[FFmpeg-devel] [PATCH V7 4/6] lavu: add side data AV_FRAME_DATA_BOUNDING_BOXES

Lynne dev at lynne.ee
Fri Apr 9 18:17:43 EEST 2021


Apr 9, 2021, 17:10 by yejun.guo at intel.com:

>
>
>> -----Original Message-----
>> From: ffmpeg-devel <ffmpeg-devel-bounces at ffmpeg.org> On Behalf Of
>> Guo, Yejun
>> Sent: 2021年4月9日 20:57
>> To: FFmpeg development discussions and patches
>> <ffmpeg-devel at ffmpeg.org>
>> Subject: Re: [FFmpeg-devel] [PATCH V7 4/6] lavu: add side data
>> AV_FRAME_DATA_BOUNDING_BOXES
>>
>>
>>
>> > -----Original Message-----
>> > From: ffmpeg-devel <ffmpeg-devel-bounces at ffmpeg.org> On Behalf Of
>> > Lynne
>> > Sent: 2021年4月9日 18:03
>> > To: FFmpeg development discussions and patches
>> > <ffmpeg-devel at ffmpeg.org>
>> > Subject: Re: [FFmpeg-devel] [PATCH V7 4/6] lavu: add side data
>> > AV_FRAME_DATA_BOUNDING_BOXES
>> >
>> > Apr 9, 2021, 06:12 by yejun.guo at intel.com:
>> >
>> > >
>> > >
>> > >> -----Original Message-----
>> > >> From: ffmpeg-devel <ffmpeg-devel-bounces at ffmpeg.org> On Behalf
>> Of
>> > Lynne
>> > >> Sent: 2021年4月9日 0:57
>> > >> To: FFmpeg development discussions and patches
>> > <ffmpeg-devel at ffmpeg.org>
>> > >> Subject: Re: [FFmpeg-devel] [PATCH V7 4/6] lavu: add side data
>> > >> AV_FRAME_DATA_BOUNDING_BOXES
>> > >>
>> > >
>> > > First of all, thanks for the quick replies, I see, all the
>> > discussions/comments are to
>> > > make this patch better, thank you.
>> > >
>> > >> >> >
>> > >> >> >> >> > +
>> > >> >> >> >> > +typedef struct AVBoundingBoxHeader {
>> > >> >> >> >> > +    /**
>> > >> >> >> >> > +     * Information about how the bounding box is
>> > generated.
>> > >> >> >> >> > +     * for example, the DNN model name.
>> > >> >> >> >> > +     */
>> > >> >> >> >> > +    char source[128];
>> > >> >> >> >> > +
>> > >> >> >> >> > +    /**
>> > >> >> >> >> > +     * The size of frame when it is detected.
>> > >> >> >> >> > +     */
>> > >> >> >> >> > +    int frame_width;
>> > >> >> >> >> > +    int frame_height;
>> > >> >> >> >> >
>> > >> >> >> >>
>> > >> >> >> >> Why? This side data is attached to AVFrames only, where we
>> > >> >> >> >> already have width and height.
>> > >> >> >> >>
>> > >> >> >> >
>> > >> >> >> > The detection result will be used by other filters, for example,
>> > >> >> >> > dnn_classify (see
>> > https://github.com/guoyejun/ffmpeg/tree/classify).
>> > >> >> >> >
>> > >> >> >> > The filter dnn_detect detects all the objects (cat, dog,
>> person ...)

> [Data excerpt]
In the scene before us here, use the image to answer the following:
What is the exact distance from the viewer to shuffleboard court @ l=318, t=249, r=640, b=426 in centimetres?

> [Written problem]
Answer these questions about the FFmpeg patch discussion above, numbering each answer to match:
1. What array size is declared for the source field of AVBoundingBoxHeader?
2. Why does one reply question the frame_width and frame_height fields?
3. Which filter is named as one that will use the detection result?

> [Solution to this exercise]
1. 128 (char source[128]).
2. The side data is attached only to AVFrames, which already have width and height.
3. dnn_classify.